§ **Extract**:
Beyond the game itself, the Super Bowl brings with it an annual flurry of water cooler discussion and professional reviews of the advertising winners and losers. Which ads were funny, which were not; which generated online (and offline) chatter; which were the most viewed (and viewed again) on YouTube.

While there is not the same "sport" associated with dissecting and debating the quality and creative appeal of Olympics advertising, the opportunity for marketers to reach a large audience and stimulate a ripple effect for their brands via word of mouth is substantial. This is important for advertisers, because research has shown that advertising drives a substantial volume of word of mouth, and that ad-influenced WOM brings with it more enthusiastic recommendations. When a word of mouth conversation includes references to advertising, it is 20% more likely than other conversations to include an active recommendation to buy or try the brand being discussed. Thus advertising both stimulates word of mouth, and also helps to encourage brand advocacy.

I have written before in this column about the power of sports fans, across multiple sports, to spark conversations with other people about brands and influence their decisions regarding those brands. In particular, we have seen in the past that Winter Olympics fans are also nearly two times more likely than the average American to be consumer influencers in nearly every major advertising category.

It is for this reason we were honored when NBC Universal announced that Keller Fay would be part of its "billion dollar research lab" – with a charge to measure the word of mouth impact (offline as well as online) of Olympics advertising.

Results from the early part of the Games, just released, find that less than halfway through the 17 days of Vancouver, the results are already exceeding our expectations, with many more days remaining to build word of mouth momentum.

§ **Data lines**:
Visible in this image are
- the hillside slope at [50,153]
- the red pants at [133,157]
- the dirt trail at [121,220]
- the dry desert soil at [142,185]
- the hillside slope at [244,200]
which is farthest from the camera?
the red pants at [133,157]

§ **What you will do**:
**a)** In the extract on Olympics advertising, how much more likely is a word-of-mouth conversation that mentions advertising to include an active recommendation to buy or try the brand?
**b)** Carry on the extract on Olympics advertising, starting after its final sentence.

§ **Answers to the exercises**:
**a)** It is 20% more likely than other conversations.

**b)**
More specifically, our research found that five days into the Olympics, an average of 3 million more people are talking about each advertiser, compared to a benchmark set during the six weeks prior to the start of the Games. The study was based on a total of 4,211 online interviews with consumers 18 to 54 years of age, including a wave of 1,277 interviews conducted between the Opening Ceremony on February 12 and midnight on Feb. 17. The study utilizes Keller Fay's ongoing TalkTrack® system for measuring all forms of word of mouth, including online, face-to-face, and over the phone conversations.

The study also finds:

Two-thirds (65%) of conversations about advertiser brands were positive compared to only 6% negative, a ratio of 11-1 positive to negative, which compares favorably to the norm of 7-1 in other studies by Keller Fay.

Compared to the pre-Olympics benchmark, advertiser WOM levels were 41% higher, on average, for TV viewers of the Olympics, and 84% higher for people following the Olympics on television and the Internet and/or mobile device. People who are spending 3+ hours following the Olympics each day were 63% more likely to talk about the advertisers compared to the benchmark.

As the Olympics story continues to unfold, there is much more to study and learn: What is the cumulative impact of Olympics advertising on word of mouth and does it build over the course of the Games? What is the impact of cross media exposure? What are the drivers of WOM lifts for Olympic advertisers – including spending levels, creative content, and other relevant variables?

Armed with this information from this large "research lab" that will be shared over time by NBC Universal, advertisers will be able to learn about the "social value" of advertising, in support of more engaging marketing and advertising for their brands. It will also provide advertisers with important new insights into how traditional and emerging "social media" can work together effectively.

Stay tuned.

Ed Keller, CEO of the Keller Fay Group, has been called "one of the most recognized names in word of mouth." The publication of Keller's book,The Influentials, has been called the "seminal moment in the development of word of mouth." Ed can be contacted at ekeller@kellerfay.com.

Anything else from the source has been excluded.